Willapa is a census-designated place (CDP) in Pacific County, Washington, east of the city of Raymond. The population was 210 as of the 2010 census.  The name comes from that of the Willapa people, an Athapaskan-speaking people, now extinct, who occupied the Willapa River valley, which was similarly named after the Willapa people, along which the census-designated place Willapa is located.

Geography
Willapa is located at  (46.6754474, -123.6647525).

According to the United States Census Bureau, the CDP has a total area of 0.28 square miles (0.73 km), of which all of it (100.0%) is land and none of it (0.0%) is water.

Demographics

As of the census of 2010, there were 210 people, 81 households, and 62 families residing in the CDP. The population density was 755.4 people per square mile (291.7/km). There were 88 housing units at an average density of 316.5/sq mi (122.2/km). The racial makeup of the CDP was 95.7% White, 0.0% African American, 2.9% Native American, 0.0% Asian, 0.0% Pacific Islander, 0.0% from other races, and 1.4% from two or more races. Hispanic or Latino of any race were 2.9% of the population.
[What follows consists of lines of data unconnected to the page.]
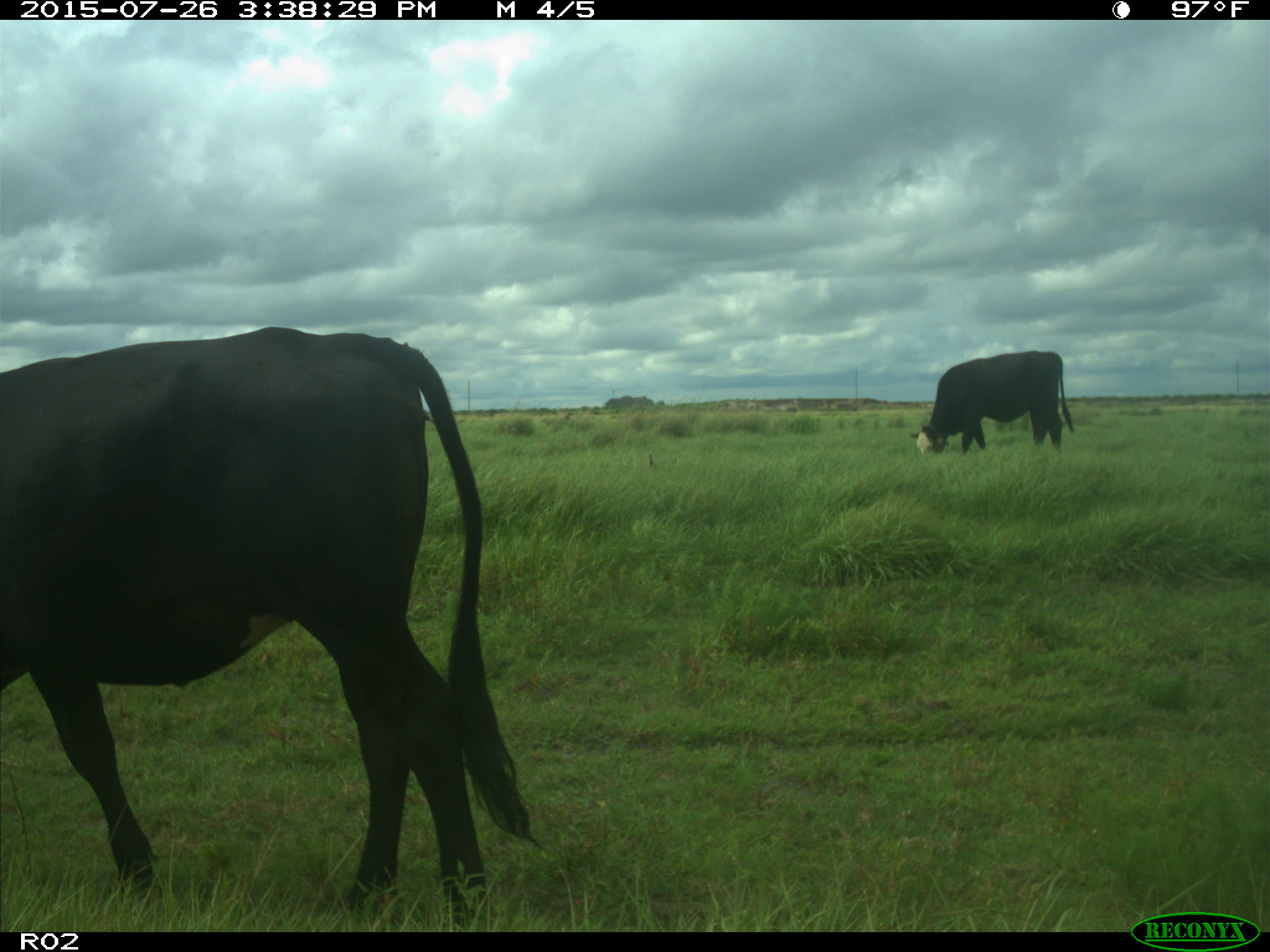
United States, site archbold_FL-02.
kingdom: Animalia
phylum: Chordata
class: Mammalia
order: Artiodactyla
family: Bovidae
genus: Bos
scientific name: Bos taurus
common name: domestic cow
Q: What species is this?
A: Bos taurus (domestic cow).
There were 81 households, out of which 32.1% had children under the age of 18 living with them, 65.4% were married couples living together, 7.4% had a female householder with no husband present, and 23.5% were non-families. 19.8% of all households were made up of individuals, and 27.2% had someone living alone who was 65 years of age or older. The average household size was 2.59 and the average family size was 2.90.

In the CDP, the age distribution of the population shows 24.3% under the age of 18, 5.2% from 18 to 24, 19.0% from 25 to 44, 39.0% from 45 to 64, and 12.4% who were 65 years of age or older. The median age was 45.5 years. For every 100 females, there were 92.7 males. For every 100 females age 18 and over, there were 96.3 males.